SELECTED EXTRACT =
________________________

Teens and Privacy

Not much surprising in this new survey.

Many teens ages 12-17 report that they usually figure out how to manage content sharing and privacy settings on their own. Focus group interviews with teens suggest that for their day-to-day privacy management, teens are guided through their choices in the app or platform when they sign up, or find answers through their own searching and use of their preferred platform.

At the same time, though, a nationally representative survey of teen internet users shows that, at some point, 70% of them have sought advice from someone else about how to manage their privacy online. When they do seek outside help, teens most often turn to friends, parents or other close family members.

Posted on August 20, 2013 at 7:10 AM25 Comments

Comments

Clive Robinson August 20, 2013 8:11 AM

In the light of recent relevations care of Mr Snowden and others, I think we can say that no matter how any one adjusts the privacy settings, if they make the mistake of confiding anything online than it can nolonger be considered private irrespective of what the business leaders concerned or politicians say…

The moral is “don’t say, and it can’t be revealed, all other bets are off”.

Aspie August 20, 2013 8:17 AM

@Bruce, @Clive

Teens are far more comfortable living their lives as sort of virtual Reality Shows than those even 20 years older. It makes one wonder what the world will be like when those teens become the bifocal generation. Will they be more circumspect – by which time it will be most probably way too late?

The “privacy” settings are, for most on this forum I would hazard, not worth the electrons they purport to be made of.
As you say Clive, keep shtum. The problem is even for those of us who skulk as much in the shadows as we can, it’s not enough. There’s always some nasty b—ards digging around for our information – nothing personal, just organised crime and government crime.

JohnP August 20, 2013 9:02 AM

This reads as if teens and 20-somethings actually consider what they post.

Sadly, my experience with family does not reflect that at all. I’ve seen female teen family members (plural) bragging about getting laid online. I cringe at the some of the things they write about upcoming family vacations … letting everyone in the world know which houses will be empty for 2 weeks.

Some people just don’t consider the consequences. That behavior problem has been happening for centuries. It isn’t just a teen problem. Anyone else remember Wiggy107 ?

There is no way to trust any 3rd party online service “security features”, so limiting what we say online needs to be 2nd nature. Facebook, twitter and 500 other services all love when we post TMI – Too Much Information, especially embarrassing photos or videos.

A few yrs ago, someone posted the G+ use by google management.
Hardly any Google managers used G+ at the time. I suspect it has not changed.

Malcolm Reynolds August 20, 2013 9:13 AM

As a teenager, I often find myself advising my parents on their online security rather than going to them for advice. Perhaps I’m an outlier, but it seems as though some teens, particularly those who understand that the internet is a dangerous place (shudder 4chan), are more security conscious than any previous generation. At the same time of course, I still have plenty of friends who are more than willing to treat Facebook as their diary without any regard for the fact that anyone can read it. So perhaps, in the future, the NSA’s data mining algorithms will look not for those who release massive amounts of personal information, but those who are fairly silent, like me.

________________________

Scene question records
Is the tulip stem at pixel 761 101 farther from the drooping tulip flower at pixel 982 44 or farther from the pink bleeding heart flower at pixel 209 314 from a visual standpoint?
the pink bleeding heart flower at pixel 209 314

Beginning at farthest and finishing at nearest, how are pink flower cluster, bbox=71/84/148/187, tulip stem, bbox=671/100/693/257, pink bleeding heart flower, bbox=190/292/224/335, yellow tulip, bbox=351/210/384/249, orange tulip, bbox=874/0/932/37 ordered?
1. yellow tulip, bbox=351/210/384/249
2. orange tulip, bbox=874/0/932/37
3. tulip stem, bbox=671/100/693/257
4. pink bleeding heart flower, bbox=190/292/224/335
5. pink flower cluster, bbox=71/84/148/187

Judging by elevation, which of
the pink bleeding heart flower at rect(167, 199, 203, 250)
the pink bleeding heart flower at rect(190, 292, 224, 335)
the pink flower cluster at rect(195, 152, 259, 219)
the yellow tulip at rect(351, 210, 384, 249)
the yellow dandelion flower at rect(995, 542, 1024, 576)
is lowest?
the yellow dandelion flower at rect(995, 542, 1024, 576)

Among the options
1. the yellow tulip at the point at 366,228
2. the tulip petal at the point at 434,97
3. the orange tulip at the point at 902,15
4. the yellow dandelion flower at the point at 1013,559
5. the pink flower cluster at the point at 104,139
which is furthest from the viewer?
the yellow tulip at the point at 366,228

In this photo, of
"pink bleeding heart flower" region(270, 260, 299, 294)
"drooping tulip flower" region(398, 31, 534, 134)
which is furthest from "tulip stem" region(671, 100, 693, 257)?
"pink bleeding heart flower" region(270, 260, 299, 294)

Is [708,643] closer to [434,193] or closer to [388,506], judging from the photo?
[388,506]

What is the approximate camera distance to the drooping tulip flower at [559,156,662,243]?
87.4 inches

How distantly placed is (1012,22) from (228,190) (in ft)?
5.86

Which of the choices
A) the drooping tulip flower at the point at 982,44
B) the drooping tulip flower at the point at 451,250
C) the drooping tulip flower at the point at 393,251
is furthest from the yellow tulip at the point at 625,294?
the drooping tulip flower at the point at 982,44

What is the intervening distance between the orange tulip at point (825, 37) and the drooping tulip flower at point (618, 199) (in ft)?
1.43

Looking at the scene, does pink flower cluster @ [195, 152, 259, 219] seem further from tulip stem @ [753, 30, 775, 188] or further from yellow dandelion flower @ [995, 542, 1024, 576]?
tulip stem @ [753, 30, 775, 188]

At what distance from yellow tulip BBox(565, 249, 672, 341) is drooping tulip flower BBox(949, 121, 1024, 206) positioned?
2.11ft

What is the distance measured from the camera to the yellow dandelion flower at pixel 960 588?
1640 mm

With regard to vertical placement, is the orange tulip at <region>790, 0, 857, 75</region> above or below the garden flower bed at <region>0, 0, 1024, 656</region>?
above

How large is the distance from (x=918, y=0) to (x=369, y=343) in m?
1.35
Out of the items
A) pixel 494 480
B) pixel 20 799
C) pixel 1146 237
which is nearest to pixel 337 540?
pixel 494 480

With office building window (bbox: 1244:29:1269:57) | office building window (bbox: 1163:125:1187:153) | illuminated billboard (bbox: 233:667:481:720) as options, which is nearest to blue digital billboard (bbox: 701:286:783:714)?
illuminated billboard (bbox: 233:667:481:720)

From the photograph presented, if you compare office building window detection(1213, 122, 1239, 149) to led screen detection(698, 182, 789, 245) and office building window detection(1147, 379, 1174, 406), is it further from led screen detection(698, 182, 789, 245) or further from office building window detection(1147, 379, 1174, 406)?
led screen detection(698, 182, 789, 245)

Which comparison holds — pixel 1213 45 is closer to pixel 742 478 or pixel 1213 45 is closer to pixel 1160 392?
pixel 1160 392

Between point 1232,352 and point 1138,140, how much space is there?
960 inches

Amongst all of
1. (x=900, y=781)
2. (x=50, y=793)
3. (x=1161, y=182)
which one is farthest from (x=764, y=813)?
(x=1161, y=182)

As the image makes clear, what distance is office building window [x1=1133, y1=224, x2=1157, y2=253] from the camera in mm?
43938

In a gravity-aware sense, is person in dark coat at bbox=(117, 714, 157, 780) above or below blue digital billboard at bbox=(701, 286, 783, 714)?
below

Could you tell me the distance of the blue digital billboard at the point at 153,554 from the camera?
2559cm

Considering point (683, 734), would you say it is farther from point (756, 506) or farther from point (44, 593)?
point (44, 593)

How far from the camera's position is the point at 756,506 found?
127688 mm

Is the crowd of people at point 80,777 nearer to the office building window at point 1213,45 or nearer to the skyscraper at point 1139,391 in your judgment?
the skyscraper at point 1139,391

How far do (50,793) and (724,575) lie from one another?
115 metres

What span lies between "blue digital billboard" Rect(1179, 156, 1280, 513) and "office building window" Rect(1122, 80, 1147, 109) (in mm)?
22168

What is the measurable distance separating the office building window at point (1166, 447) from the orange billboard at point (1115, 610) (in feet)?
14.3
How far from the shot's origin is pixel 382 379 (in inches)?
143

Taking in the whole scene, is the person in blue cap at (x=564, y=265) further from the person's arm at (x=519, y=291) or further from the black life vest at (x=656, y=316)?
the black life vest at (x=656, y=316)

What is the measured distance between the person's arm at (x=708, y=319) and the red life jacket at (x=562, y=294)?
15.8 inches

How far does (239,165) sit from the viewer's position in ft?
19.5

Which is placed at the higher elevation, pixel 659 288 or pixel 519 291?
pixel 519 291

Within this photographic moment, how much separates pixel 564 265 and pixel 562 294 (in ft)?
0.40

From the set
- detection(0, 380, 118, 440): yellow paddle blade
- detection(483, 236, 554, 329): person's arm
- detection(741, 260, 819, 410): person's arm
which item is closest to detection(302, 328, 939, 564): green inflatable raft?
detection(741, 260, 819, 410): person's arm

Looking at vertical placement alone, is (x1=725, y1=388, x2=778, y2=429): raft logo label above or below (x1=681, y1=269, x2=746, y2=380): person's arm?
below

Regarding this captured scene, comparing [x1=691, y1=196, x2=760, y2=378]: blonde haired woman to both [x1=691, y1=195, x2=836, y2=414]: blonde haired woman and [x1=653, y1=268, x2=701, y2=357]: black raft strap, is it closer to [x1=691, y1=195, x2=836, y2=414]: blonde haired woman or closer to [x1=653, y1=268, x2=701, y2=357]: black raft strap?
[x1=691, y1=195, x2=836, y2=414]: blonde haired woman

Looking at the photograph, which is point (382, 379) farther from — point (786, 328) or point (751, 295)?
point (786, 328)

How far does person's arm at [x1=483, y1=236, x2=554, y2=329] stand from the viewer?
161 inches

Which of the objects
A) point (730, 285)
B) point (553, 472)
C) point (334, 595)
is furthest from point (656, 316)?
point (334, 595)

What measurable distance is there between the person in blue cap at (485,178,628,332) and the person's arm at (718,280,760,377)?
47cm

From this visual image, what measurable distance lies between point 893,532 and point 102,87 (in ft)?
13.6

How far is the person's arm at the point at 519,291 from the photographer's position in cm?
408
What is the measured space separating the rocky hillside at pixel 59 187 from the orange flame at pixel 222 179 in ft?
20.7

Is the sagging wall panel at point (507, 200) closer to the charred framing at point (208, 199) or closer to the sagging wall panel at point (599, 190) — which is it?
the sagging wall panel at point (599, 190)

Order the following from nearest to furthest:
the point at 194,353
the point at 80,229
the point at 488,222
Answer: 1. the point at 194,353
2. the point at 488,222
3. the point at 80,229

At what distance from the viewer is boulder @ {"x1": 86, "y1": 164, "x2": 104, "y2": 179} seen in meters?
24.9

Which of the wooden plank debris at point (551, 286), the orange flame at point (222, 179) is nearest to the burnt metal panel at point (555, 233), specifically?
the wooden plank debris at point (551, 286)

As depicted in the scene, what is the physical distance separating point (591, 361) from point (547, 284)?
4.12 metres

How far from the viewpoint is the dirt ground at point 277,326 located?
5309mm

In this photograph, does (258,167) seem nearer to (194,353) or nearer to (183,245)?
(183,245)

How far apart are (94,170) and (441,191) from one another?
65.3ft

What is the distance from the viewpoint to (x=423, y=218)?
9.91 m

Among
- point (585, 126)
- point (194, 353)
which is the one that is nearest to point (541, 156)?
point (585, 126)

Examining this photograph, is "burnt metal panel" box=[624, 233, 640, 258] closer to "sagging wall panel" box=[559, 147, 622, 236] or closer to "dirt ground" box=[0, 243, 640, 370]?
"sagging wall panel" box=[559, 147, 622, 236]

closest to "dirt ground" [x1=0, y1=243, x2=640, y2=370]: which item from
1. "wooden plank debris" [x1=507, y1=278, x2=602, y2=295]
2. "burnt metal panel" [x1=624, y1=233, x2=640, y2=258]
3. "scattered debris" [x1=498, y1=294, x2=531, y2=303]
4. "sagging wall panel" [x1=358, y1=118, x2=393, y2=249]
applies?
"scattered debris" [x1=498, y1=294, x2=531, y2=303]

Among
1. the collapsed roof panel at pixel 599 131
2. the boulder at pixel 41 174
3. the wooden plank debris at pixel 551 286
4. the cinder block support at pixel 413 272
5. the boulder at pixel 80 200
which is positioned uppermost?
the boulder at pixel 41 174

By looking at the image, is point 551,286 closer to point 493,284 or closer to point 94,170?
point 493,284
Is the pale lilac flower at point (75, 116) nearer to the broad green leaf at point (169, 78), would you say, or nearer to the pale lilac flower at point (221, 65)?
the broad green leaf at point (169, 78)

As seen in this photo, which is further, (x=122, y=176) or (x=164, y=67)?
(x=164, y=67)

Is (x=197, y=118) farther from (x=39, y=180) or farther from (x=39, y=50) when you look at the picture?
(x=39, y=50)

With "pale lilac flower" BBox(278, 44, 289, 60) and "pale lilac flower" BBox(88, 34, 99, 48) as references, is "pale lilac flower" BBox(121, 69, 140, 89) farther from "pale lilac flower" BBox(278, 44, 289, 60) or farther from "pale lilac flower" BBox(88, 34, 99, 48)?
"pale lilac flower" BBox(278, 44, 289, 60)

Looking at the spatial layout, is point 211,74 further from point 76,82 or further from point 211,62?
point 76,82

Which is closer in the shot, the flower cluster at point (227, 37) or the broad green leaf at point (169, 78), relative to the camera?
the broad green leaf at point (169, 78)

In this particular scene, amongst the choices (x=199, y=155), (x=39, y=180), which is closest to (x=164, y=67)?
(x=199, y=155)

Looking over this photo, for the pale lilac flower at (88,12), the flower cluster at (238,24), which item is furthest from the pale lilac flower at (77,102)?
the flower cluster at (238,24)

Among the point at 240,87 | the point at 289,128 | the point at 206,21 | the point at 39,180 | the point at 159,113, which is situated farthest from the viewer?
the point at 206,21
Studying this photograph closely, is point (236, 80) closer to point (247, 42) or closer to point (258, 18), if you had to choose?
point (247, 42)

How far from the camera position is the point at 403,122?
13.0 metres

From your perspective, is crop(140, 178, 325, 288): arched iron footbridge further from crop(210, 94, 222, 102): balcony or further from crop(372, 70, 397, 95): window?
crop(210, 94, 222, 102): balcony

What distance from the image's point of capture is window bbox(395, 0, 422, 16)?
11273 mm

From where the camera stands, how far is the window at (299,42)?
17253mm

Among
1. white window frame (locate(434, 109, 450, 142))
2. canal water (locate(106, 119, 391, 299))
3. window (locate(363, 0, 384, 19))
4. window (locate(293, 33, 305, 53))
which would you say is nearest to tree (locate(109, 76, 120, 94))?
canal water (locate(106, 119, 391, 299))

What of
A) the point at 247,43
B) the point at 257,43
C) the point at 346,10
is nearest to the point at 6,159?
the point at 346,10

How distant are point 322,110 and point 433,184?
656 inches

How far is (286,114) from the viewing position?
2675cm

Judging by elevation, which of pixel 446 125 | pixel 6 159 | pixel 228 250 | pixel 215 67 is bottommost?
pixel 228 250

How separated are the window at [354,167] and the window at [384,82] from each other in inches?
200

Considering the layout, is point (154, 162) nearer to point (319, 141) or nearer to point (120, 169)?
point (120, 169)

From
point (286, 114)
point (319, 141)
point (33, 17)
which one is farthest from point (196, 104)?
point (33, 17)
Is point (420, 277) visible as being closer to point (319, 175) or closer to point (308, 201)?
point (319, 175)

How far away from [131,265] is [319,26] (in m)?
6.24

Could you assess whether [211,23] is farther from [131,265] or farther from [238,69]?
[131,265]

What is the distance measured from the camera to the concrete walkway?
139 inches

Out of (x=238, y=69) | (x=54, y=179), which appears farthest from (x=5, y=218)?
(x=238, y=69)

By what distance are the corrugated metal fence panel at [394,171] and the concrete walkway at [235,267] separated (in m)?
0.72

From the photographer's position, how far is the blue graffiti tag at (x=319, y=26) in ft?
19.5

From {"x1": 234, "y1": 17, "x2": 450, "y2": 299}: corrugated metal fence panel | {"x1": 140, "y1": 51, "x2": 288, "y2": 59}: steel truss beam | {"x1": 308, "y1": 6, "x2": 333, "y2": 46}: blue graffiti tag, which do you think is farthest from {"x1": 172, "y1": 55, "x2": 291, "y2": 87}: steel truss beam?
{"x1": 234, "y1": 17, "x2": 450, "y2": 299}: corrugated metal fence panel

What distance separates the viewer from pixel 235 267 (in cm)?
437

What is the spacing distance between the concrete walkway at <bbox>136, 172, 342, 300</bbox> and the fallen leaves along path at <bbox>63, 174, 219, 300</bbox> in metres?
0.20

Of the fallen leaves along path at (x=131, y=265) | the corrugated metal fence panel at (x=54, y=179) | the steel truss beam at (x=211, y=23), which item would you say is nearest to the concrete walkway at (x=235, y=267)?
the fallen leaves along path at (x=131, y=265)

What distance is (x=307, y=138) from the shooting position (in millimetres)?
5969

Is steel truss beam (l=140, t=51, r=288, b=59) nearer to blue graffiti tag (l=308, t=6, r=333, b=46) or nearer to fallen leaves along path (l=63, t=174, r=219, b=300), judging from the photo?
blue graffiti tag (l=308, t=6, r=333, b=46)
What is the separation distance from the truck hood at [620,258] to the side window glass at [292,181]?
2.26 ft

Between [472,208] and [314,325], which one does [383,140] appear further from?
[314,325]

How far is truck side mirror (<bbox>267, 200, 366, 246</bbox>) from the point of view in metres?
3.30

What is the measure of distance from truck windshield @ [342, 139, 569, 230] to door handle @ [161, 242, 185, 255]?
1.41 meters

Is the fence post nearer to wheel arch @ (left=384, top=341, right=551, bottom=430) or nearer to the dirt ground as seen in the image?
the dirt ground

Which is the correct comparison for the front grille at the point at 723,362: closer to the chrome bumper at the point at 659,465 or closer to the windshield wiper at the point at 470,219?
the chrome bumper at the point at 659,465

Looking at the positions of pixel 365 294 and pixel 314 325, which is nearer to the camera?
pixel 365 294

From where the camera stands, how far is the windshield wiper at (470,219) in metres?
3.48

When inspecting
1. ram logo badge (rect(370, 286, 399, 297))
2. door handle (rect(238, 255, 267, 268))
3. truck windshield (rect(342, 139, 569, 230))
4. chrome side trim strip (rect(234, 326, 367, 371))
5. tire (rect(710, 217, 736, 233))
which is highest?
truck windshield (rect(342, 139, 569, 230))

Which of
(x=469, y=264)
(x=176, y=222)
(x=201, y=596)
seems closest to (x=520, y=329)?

________________________

DIRECTIONS =
**A)** In the teens and privacy post, why does JohnP say that limiting what we say online needs to be second nature?
**B)** According to the survey cited in the teens and privacy post, what share of teen internet users have at some point sought advice from someone else about managing their privacy online?
**C)** Carry on the teens and privacy post above, starting right after its final sentence.

ANSWER LIST =
**A)** He says there is no way to trust the "security features" of any third-party online service. He adds that Facebook, Twitter and many other services love it when people post too much information, especially embarrassing photos or videos.

**B)** 70% of them.

**C)**
Kevin an Auditor August 20, 2013 10:17 AM

Reading the survey made me want to laugh:

  1. Self-reported data of any type (beyond, maybe, age), is always questionable. They really ought to have asked for the participant’s online “handle” (or better yet, just their name), a few questions about how private they believed their postings were, and then visited the pages/accounts to compare the participants’ perceptions with reality.
  2. As is usual with such surveys, the participants were selected by Random Digit Dialing (RDD). But people who are security/privacy aware do not answer strange numbers on their personal phones! (This effect has, in fact, been shown to skew some surveys).

As a father, I fought a losing battle to keep my kids off Zuckerberg’s Intel Titan (ZIT). But have had to settle for the frequent lecture about never believing it’s actually private, and never posting anything that would be, or could in the future construed to be, compromising.

John Doe August 20, 2013 10:32 AM

Overall a good sign that some teens are thinking about what content gets shared with who. The real question is whether they will regret the sharing decisions they do make as they become mature individuals and their relationships with various peer groups change.

Example of Flawed Risk calculation:

Mom shouldn’t see that I was at a party instead of sleeping over my Friends house. However it’s ok to publicly announce my pop culture stereotype driven anti-government political opinions

(One of these things will effect a law enforcement career path and one of them will not….)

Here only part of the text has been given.